I have been able to do (a), but (b) is causing me some troubles. My approach so far is as follows. Let $C$ be some smooth curve in $\mathbb{R}^2$ with $C(0) = p$ and $C'(0) = \frac{\partial}{\partial \overline{x}}\Big|_p.$ Then
$$i_*\Big(\frac{\partial}{\partial \overline{x}}\Big|_p\Big) = \frac{d}{dt}\Big|_0(i \circ C)(t) = \frac{\partial i}{\partial C}\Big|_{C(0)} \frac{\partial C}{\partial t}\Big|_0 = \frac{\partial i}{\partial C}\frac{\partial}{\partial \overline{x}}\Big|_p.$$
I am unable to take this any further and it seems I am on the wrong track. Can anyone provide some hints?
 A: Unfortunately Tu's use of "smooth curve" is ambiguous.
In section 8.6 (Curves in a Manifold) he defines it as a smooth map from an open interval to a manifold. But a smooth curve $u : (a,b) \to \mathbb R^2$ is not a submanifold $C \subset \mathbb R^2$. We could try to argue that the image of a smooth curve is a submanifold, but this is in general not true. The image may have corners (this is possible at points where $u'(\tau) = 0$) or self-intersections.
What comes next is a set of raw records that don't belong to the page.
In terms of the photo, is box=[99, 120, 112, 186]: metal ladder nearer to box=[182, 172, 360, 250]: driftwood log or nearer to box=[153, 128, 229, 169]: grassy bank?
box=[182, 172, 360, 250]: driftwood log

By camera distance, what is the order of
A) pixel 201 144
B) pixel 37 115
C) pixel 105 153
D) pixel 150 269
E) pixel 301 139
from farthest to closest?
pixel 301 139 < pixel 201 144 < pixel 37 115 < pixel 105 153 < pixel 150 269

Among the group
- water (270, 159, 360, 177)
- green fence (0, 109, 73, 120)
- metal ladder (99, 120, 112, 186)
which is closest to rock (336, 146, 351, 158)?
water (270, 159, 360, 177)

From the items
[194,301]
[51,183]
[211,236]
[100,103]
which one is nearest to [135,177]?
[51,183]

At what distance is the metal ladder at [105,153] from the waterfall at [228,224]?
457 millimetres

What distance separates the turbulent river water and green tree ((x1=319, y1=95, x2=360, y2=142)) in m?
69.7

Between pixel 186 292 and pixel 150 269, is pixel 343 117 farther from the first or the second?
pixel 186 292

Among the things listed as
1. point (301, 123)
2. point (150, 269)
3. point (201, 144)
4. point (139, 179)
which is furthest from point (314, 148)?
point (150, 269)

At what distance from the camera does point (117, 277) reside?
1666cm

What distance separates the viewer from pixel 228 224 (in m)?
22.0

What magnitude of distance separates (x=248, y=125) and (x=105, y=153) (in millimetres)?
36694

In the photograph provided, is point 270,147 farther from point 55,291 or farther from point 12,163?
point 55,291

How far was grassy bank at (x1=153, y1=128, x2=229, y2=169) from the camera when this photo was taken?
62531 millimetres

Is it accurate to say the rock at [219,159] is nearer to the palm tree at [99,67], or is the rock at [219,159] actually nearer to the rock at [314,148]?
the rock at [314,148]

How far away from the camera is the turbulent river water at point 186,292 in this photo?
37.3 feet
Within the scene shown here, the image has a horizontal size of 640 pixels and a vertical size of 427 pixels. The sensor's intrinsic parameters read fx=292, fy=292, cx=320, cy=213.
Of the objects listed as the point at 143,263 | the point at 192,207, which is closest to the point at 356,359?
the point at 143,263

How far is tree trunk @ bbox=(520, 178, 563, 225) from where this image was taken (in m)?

In Appendix B.2 (The Implicit Function Theorem) he gives a completely different interpretation when he says

On a smooth curve $f (x,y) = 0$ in $\mathbb R^2$

Here $f$ is of course a smooth map and $C = \{(x,y) \in \mathbb R^2 \mid f(x,y) = 0 \}$.
This makes clear that we should understand a smooth curve $C$ as a one-dimensional submanifold of $\mathbb R^2$.
Now have a look to Tangent vectors to a plane curve Tu #11.2. You will see that everything works exactly as for the circle $S^1$ under the assumption that $U$ is an open neighborhood of $p \in C$ such that $\bar x = x \mid_U : U \to \mathbb R$ is a local coordinate. The only difference is that we do not exlipicitly know what $\bar y = y \mid_U : U \to \mathbb R$ looks like. But this does not play any role, we still get the same formula as for $S^1$.
Note that in general there are points $p \in C$ which do not admit an open neigborhood $U$ such that $\bar x = x \mid_U : U \to \mathbb R$ is a local coordinate. For $S^1$ these are $(-1,0)$ and $(1,0)$. In such cases we can exchange the role of $x$ and $y$.